You can run the following code in a Jupyter notebook or Visual Studio Code. Adjust the client initialization to match your setup.

# Load dependencies
import cv2
import numpy as np
import tifffile as tif
import matplotlib.pyplot as plt
import os
import imswitchclient.ImSwitchClient as imc
import numpy as np
import matplotlib.pyplot as plt
import time
from simple_pid import PID

# Setup PID controller
controller = PID(2, 0.1, 2)
controller.send(None)

# Initialize the client
client = imc.ImSwitchClient(host="192.168.137.1", port=8002)

# Retrieve the first positioner's name and current position
positioner_names = client.positionersManager.getAllDeviceNames()
positioner_name = positioner_names[0]
currentPositions = client.positionersManager.getPositionerPositions()[positioner_name]
initialPosition = (currentPositions["X"], currentPositions["Y"])

# Loop through the process
for iimage in range(10):
# Snap image
scalingFactor = .5
pixel_to_stage = 1 / scalingFactor
gaussianKernel = 201
print("Taking image")
iImage = client.recordingManager.snapNumpyToFastAPI(scalingFactor)
mCrop = np.max(iImage.shape)
Ny, Nx = iImage.shape

# Remove background
mBackground = cv2.GaussianBlur(iImage, (gaussianKernel, gaussianKernel), 0)
iImage = iImage / mBackground
iImage = iImage[Nx//2-mCrop:Nx//2+mCrop, Ny//2-mCrop:Ny//2+mCrop]

# Process image
image = np.uint8(iImage * 255)[:, :, np.newaxis]
image[image > 100] = 0
edges = cv2.Canny(image, 50, 150, apertureSize=3)
lines = cv2.HoughLines(edges, 1, np.pi / 180, 100)

# Calculate main orientation
angles = [np.degrees(theta) for rho, theta in lines[:, 0]] if lines is not None else []
main_orientation = np.mean(angles)
dy = np.cos(np.radians(main_orientation)) * Nx / 2
dx = np.sin(np.radians(main_orientation)) * Ny / 2

# Handle NaN values
dx = dx if not np.isnan(dx) else np.random.randint(-100, 100)
dy = dy if not np.isnan(dy) else np.random.randint(-100, 100)

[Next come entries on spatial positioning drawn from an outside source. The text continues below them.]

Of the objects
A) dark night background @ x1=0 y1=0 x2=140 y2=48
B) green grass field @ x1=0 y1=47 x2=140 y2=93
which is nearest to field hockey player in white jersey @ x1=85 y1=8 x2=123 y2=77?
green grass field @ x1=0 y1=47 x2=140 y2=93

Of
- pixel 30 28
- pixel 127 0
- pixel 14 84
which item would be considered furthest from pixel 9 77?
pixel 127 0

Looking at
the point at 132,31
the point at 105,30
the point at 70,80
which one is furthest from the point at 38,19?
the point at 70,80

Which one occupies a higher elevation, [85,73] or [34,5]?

newPosition = (dx * pixel_to_stage, dy * pixel_to_stage)
print(f"We are moving the microscope in x:/y: {round(newPosition[0], 2)} / {round(newPosition[1], 2)}")

client.positionersManager.movePositioner(positioner_name, "X", newPosition[0], is_absolute=False, is_blocking=True)
client.positionersManager.movePositioner(positioner_name, "Y", newPosition[1], is_absolute=False, is_blocking=True)

# Return to the initial position
client.positionersManager.movePositioner(positioner_name, "X", initialPosition[0], is_absolute=True, is_blocking=True)
client.positionersManager.movePositioner(positioner_name, "Y", initialPosition[1], is_absolute=True, is_blocking=True)

Result

The microscope will follow a line for 10 steps and then return to the initial position.

Result

This workflow demonstrates a basic smart microscopy setup using openUC2 and ImSwitch, allowing for closed-loop experiments based on real-time image processing. Adapt and expand this pipeline for your specific experiments and applications.